**EXERCISE DETAILS**
Copy out all of the data below line for line, with no changes.

=== RECORDS SUPPLIED ===

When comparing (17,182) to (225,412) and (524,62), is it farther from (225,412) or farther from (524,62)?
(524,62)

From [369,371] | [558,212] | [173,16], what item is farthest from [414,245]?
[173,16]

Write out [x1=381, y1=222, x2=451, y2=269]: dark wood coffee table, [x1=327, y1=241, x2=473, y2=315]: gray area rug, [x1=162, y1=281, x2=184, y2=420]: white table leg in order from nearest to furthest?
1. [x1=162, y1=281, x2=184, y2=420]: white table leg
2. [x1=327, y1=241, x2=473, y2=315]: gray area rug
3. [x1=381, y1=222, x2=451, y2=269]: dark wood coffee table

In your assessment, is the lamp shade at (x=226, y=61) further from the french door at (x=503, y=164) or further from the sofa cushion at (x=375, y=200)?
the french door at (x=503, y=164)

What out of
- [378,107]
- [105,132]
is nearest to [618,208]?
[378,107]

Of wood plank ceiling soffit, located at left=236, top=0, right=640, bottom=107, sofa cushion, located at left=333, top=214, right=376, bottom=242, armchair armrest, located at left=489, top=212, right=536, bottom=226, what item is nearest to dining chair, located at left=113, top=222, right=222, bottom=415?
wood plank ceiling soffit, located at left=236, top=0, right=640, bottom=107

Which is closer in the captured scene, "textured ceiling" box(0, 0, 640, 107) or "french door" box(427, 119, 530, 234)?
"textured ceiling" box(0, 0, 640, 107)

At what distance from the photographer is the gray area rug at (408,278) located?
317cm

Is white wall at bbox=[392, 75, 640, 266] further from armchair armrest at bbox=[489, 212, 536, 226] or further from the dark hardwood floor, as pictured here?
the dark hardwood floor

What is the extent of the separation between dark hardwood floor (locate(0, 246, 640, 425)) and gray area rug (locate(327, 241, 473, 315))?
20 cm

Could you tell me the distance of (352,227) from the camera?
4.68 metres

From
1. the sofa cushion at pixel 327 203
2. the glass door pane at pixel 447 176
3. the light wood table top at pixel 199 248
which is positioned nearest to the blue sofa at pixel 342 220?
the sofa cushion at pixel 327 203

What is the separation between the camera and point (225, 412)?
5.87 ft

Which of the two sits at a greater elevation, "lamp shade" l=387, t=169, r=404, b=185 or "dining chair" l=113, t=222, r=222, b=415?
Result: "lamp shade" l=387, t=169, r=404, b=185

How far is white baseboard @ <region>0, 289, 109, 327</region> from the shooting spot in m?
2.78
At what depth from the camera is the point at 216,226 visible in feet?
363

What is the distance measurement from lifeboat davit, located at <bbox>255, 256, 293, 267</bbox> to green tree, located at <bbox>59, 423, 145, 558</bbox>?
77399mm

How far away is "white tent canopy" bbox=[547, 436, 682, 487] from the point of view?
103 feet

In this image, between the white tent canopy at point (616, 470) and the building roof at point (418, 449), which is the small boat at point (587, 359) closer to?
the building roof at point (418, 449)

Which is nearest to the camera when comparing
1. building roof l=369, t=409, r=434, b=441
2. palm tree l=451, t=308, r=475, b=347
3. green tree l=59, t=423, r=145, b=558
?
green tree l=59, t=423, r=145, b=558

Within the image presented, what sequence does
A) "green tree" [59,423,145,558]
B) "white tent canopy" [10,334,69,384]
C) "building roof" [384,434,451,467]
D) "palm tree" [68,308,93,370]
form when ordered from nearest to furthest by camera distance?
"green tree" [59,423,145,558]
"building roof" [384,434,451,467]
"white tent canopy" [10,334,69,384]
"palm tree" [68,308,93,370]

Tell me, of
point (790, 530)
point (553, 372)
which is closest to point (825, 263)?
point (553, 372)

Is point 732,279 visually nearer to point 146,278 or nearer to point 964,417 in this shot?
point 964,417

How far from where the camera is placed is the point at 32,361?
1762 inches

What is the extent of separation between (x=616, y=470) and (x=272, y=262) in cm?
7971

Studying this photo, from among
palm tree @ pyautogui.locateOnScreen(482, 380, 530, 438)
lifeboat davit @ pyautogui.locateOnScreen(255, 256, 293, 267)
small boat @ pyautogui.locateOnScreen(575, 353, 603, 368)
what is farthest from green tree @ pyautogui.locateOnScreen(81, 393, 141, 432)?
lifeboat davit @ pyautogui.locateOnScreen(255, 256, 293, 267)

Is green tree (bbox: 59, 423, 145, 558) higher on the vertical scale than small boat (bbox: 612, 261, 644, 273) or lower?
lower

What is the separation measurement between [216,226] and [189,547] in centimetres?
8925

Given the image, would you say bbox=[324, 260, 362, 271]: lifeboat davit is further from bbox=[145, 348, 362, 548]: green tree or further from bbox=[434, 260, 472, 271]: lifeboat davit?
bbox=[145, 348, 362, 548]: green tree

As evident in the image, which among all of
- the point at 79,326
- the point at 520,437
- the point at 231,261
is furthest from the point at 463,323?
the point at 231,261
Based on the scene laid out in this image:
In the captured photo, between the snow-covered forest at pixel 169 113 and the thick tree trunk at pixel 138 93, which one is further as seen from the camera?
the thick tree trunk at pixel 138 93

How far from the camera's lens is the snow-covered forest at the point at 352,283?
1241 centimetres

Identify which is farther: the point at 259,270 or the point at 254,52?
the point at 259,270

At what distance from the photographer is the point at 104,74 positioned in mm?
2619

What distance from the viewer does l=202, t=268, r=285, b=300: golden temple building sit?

===

**SOLUTION FOR THIS EXERCISE**
When comparing (17,182) to (225,412) and (524,62), is it farther from (225,412) or farther from (524,62)?
(524,62)

From [369,371] | [558,212] | [173,16], what item is farthest from [414,245]?
[173,16]

Write out [x1=381, y1=222, x2=451, y2=269]: dark wood coffee table, [x1=327, y1=241, x2=473, y2=315]: gray area rug, [x1=162, y1=281, x2=184, y2=420]: white table leg in order from nearest to furthest?
1. [x1=162, y1=281, x2=184, y2=420]: white table leg
2. [x1=327, y1=241, x2=473, y2=315]: gray area rug
3. [x1=381, y1=222, x2=451, y2=269]: dark wood coffee table

In your assessment, is the lamp shade at (x=226, y=61) further from the french door at (x=503, y=164) or further from the sofa cushion at (x=375, y=200)?
the french door at (x=503, y=164)

What out of
- [378,107]
- [105,132]
is nearest to [618,208]?
[378,107]

Of wood plank ceiling soffit, located at left=236, top=0, right=640, bottom=107, sofa cushion, located at left=333, top=214, right=376, bottom=242, armchair armrest, located at left=489, top=212, right=536, bottom=226, what item is nearest to dining chair, located at left=113, top=222, right=222, bottom=415?
wood plank ceiling soffit, located at left=236, top=0, right=640, bottom=107

Which is closer in the captured scene, "textured ceiling" box(0, 0, 640, 107) or "french door" box(427, 119, 530, 234)?
"textured ceiling" box(0, 0, 640, 107)

At what distance from the photographer is the gray area rug at (408,278) located?
317cm

Is white wall at bbox=[392, 75, 640, 266] further from armchair armrest at bbox=[489, 212, 536, 226] or further from the dark hardwood floor, as pictured here?
the dark hardwood floor

What is the extent of the separation between dark hardwood floor (locate(0, 246, 640, 425)) and gray area rug (locate(327, 241, 473, 315))?
20 cm

Could you tell me the distance of (352,227) from the camera?
4.68 metres

From
1. the sofa cushion at pixel 327 203
2. the glass door pane at pixel 447 176
3. the light wood table top at pixel 199 248
which is positioned nearest to the blue sofa at pixel 342 220?
the sofa cushion at pixel 327 203

What is the separation between the camera and point (225, 412)?
5.87 ft

Which of the two sits at a greater elevation, "lamp shade" l=387, t=169, r=404, b=185 or "dining chair" l=113, t=222, r=222, b=415?
Result: "lamp shade" l=387, t=169, r=404, b=185

How far is white baseboard @ <region>0, 289, 109, 327</region> from the shooting spot in m?
2.78
At what depth from the camera is the point at 216,226 visible in feet?
363

What is the distance measurement from lifeboat davit, located at <bbox>255, 256, 293, 267</bbox> to green tree, located at <bbox>59, 423, 145, 558</bbox>?
77399mm

How far away is "white tent canopy" bbox=[547, 436, 682, 487] from the point of view?
103 feet

In this image, between the white tent canopy at point (616, 470) and the building roof at point (418, 449), which is the small boat at point (587, 359) closer to?
the building roof at point (418, 449)

Which is nearest to the camera when comparing
1. building roof l=369, t=409, r=434, b=441
2. palm tree l=451, t=308, r=475, b=347
3. green tree l=59, t=423, r=145, b=558
?
green tree l=59, t=423, r=145, b=558

Within the image presented, what sequence does
A) "green tree" [59,423,145,558]
B) "white tent canopy" [10,334,69,384]
C) "building roof" [384,434,451,467]
D) "palm tree" [68,308,93,370]
form when ordered from nearest to furthest by camera distance?
"green tree" [59,423,145,558]
"building roof" [384,434,451,467]
"white tent canopy" [10,334,69,384]
"palm tree" [68,308,93,370]

Tell me, of
point (790, 530)
point (553, 372)
which is closest to point (825, 263)?
point (553, 372)

Is point 732,279 visually nearer to point 146,278 or nearer to point 964,417 in this shot?
point 964,417

How far from where the camera is placed is the point at 32,361?
1762 inches

What is the extent of separation between (x=616, y=470) and (x=272, y=262) in cm?
7971

Studying this photo, from among
palm tree @ pyautogui.locateOnScreen(482, 380, 530, 438)
lifeboat davit @ pyautogui.locateOnScreen(255, 256, 293, 267)
small boat @ pyautogui.locateOnScreen(575, 353, 603, 368)
what is farthest from green tree @ pyautogui.locateOnScreen(81, 393, 141, 432)?
lifeboat davit @ pyautogui.locateOnScreen(255, 256, 293, 267)

Is green tree (bbox: 59, 423, 145, 558) higher on the vertical scale than small boat (bbox: 612, 261, 644, 273) or lower?
lower

What is the separation measurement between [216,226] and [189,547] in centimetres?
8925

Given the image, would you say bbox=[324, 260, 362, 271]: lifeboat davit is further from bbox=[145, 348, 362, 548]: green tree or further from bbox=[434, 260, 472, 271]: lifeboat davit?
bbox=[145, 348, 362, 548]: green tree

As evident in the image, which among all of
- the point at 79,326
- the point at 520,437
- the point at 231,261
is furthest from the point at 463,323?
the point at 231,261
Based on the scene laid out in this image:
In the captured photo, between the snow-covered forest at pixel 169 113 and the thick tree trunk at pixel 138 93, which one is further as seen from the camera?
the thick tree trunk at pixel 138 93

How far from the camera's lens is the snow-covered forest at the point at 352,283?
1241 centimetres

Identify which is farther: the point at 259,270 or the point at 254,52?
the point at 259,270

At what distance from the photographer is the point at 104,74 positioned in mm?
2619

What distance from the viewer does l=202, t=268, r=285, b=300: golden temple building sit?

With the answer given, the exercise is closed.